Edit this page

This guide collects the configuration and deployment steps required to run Eclipse Ditto securely in production.

TL;DR: Ditto’s default Docker Compose and Helm settings are tuned for getting started quickly, not for production. The most important rule is to keep the gateway behind a correctly configured trust boundary (reverse proxy + network isolation), enforce real authentication, and replace all sample credentials.

Shared responsibility

Ditto’s security model deliberately delegates parts of the trust boundary to the operator. These are not bugs, but each becomes a real risk if the deployment assumptions are not met — the sections below make those assumptions explicit and tell you how to satisfy them:

  • The gateway trusts a pre-authenticated header because it is meant to run behind a reverse proxy that sets and protects that header.
  • DevOps and status endpoints are protected by credentials that you are expected to change.
  • JSON Web Tokens are stateless, so a token remains valid until it expires unless you keep lifetimes short.

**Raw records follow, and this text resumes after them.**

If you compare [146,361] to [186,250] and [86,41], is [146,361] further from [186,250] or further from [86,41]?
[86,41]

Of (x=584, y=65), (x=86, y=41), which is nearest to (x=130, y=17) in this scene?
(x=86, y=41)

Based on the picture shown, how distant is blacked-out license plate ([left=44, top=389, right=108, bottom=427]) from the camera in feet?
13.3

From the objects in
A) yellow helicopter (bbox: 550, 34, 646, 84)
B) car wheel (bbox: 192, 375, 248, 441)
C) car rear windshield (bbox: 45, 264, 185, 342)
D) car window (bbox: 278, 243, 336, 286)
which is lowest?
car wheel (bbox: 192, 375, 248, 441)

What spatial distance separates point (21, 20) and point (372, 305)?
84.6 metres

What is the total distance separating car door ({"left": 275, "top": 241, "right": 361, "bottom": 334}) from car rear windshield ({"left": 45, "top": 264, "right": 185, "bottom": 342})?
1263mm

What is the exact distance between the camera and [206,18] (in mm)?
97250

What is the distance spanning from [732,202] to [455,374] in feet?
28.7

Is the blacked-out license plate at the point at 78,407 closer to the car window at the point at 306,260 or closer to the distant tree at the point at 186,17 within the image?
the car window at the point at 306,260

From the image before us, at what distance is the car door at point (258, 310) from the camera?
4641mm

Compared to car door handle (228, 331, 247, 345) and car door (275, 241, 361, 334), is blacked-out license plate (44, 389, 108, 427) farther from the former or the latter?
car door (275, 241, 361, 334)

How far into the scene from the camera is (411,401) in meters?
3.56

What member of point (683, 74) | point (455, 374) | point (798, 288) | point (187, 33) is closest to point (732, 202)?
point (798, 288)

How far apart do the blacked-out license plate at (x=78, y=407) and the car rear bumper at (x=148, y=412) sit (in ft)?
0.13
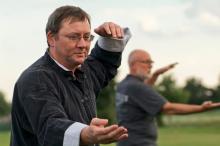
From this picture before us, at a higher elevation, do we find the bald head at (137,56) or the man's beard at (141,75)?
the bald head at (137,56)

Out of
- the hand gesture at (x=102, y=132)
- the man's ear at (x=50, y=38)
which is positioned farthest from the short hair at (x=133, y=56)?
the hand gesture at (x=102, y=132)

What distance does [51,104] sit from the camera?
3959 millimetres

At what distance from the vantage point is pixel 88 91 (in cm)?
453

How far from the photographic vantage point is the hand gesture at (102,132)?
3.38m

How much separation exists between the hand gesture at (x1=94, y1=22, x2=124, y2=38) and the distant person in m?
3.45

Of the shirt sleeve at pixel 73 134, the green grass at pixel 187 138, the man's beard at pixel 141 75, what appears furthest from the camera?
the green grass at pixel 187 138

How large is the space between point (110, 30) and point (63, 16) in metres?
0.62

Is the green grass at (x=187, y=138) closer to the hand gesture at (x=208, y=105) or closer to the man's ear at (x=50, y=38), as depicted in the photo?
the hand gesture at (x=208, y=105)

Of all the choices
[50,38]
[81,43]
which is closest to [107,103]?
[50,38]

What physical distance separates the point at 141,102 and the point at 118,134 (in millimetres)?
5058

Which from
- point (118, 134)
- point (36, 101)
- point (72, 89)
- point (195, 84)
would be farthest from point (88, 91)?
point (195, 84)

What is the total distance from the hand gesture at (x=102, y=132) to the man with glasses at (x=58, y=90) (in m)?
0.15

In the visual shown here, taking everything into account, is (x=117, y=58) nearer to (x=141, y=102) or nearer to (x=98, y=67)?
(x=98, y=67)

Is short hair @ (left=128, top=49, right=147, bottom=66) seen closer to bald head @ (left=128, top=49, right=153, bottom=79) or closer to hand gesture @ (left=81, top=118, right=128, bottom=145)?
bald head @ (left=128, top=49, right=153, bottom=79)
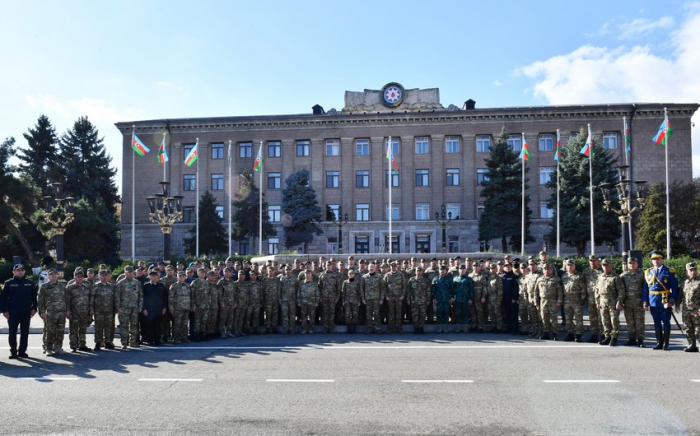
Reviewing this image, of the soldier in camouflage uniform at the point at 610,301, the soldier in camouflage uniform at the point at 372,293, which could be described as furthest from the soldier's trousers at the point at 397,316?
the soldier in camouflage uniform at the point at 610,301

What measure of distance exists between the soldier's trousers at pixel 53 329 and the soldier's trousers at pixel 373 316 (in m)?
7.34

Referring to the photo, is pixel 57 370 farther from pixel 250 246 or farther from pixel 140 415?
pixel 250 246

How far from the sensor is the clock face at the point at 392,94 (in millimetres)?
54156

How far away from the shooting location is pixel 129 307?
1301 centimetres

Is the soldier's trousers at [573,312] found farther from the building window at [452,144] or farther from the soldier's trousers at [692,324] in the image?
the building window at [452,144]

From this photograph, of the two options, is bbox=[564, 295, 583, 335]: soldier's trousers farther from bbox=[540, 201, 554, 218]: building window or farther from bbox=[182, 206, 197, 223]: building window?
bbox=[182, 206, 197, 223]: building window

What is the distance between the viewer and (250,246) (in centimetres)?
5369

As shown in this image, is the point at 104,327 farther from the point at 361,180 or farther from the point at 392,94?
the point at 392,94

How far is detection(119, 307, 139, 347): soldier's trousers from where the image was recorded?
42.5ft

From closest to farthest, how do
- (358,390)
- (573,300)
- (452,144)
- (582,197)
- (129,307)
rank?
(358,390) < (129,307) < (573,300) < (582,197) < (452,144)

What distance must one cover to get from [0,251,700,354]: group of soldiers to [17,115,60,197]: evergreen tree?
5311 cm

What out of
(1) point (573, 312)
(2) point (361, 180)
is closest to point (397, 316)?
(1) point (573, 312)

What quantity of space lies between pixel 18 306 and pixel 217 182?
146ft

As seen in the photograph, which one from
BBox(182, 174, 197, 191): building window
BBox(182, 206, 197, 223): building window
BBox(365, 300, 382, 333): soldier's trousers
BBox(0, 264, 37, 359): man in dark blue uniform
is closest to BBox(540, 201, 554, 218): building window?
BBox(182, 206, 197, 223): building window
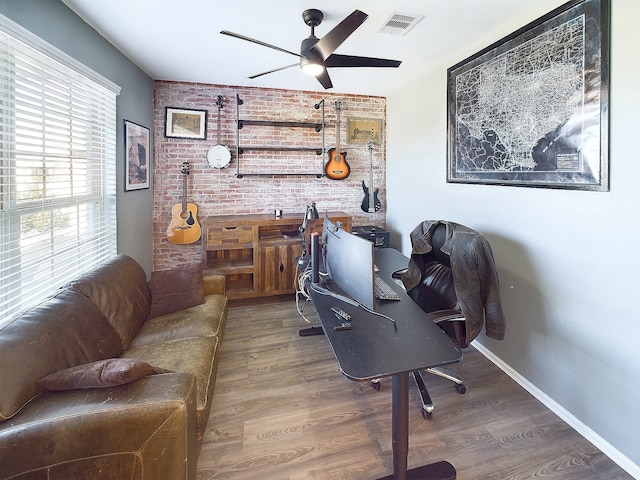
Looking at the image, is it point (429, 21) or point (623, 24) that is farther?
point (429, 21)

Threat model in one paragraph

Ditto assumes a single, well-defined ingress that terminates TLS and over which every API caller is authenticated — either by a reverse proxy that owns the identity (pre-authentication) or by the gateway itself validating a JWT (OIDC). See section 1 for the two models. Everything inside the cluster is treated as trusted. If an attacker can reach the Ditto gateway with a spoofable pre-auth header, the DevOps endpoint, or the inter-service Pekko cluster without passing through that authenticated ingress, the model is broken. The checklist below is mostly about keeping that boundary intact.

Hardening checklist

  1. [ ] Trust boundary — pick one model (header-sanitising proxy with pre-authentication, or pre-authentication disabled with the gateway enforcing OIDC/JWT) and apply it consistently.
  2. [ ] Reverse proxy — if you use a proxy, authenticate every request, strip/overwrite the x-ditto-pre-authenticated header, and replace the sample nginx.htpasswd credentials (default user ditto).
  3. [ ] Network isolation — in Kubernetes, restrict pod-to-pod traffic with NetworkPolicy so only the ingress reaches the gateway, and the Pekko / DevOps / status ports stay internal.
  4. [ ] Authentication — prefer OpenID Connect (JWT) with short token lifetimes for end users; remember the client must refresh WebSocket tokens before expiry.
  5. [ ] DevOps & status endpoints — secure with OAuth2 (first choice, else rotated basic-auth secrets), keep them off public ingress, and keep secrets out of retrievable config.
  6. [ ] Error responses — keep production log and error verbosity appropriate (stack traces are already suppressed in API responses) and strip version/topology headers at the proxy.
  7. [ ] Policy design — follow least-privilege; use importable = never for entries that must never be shared and review WRITE on policy:/.
  8. [ ] Transport security — terminate TLS at the ingress and use TLS for MongoDB and connectivity targets.
  9. [ ] Rate limiting — enforce rate limiting at the proxy for /devops, /status, and the authenticated API (Ditto has no built-in brute-force protection).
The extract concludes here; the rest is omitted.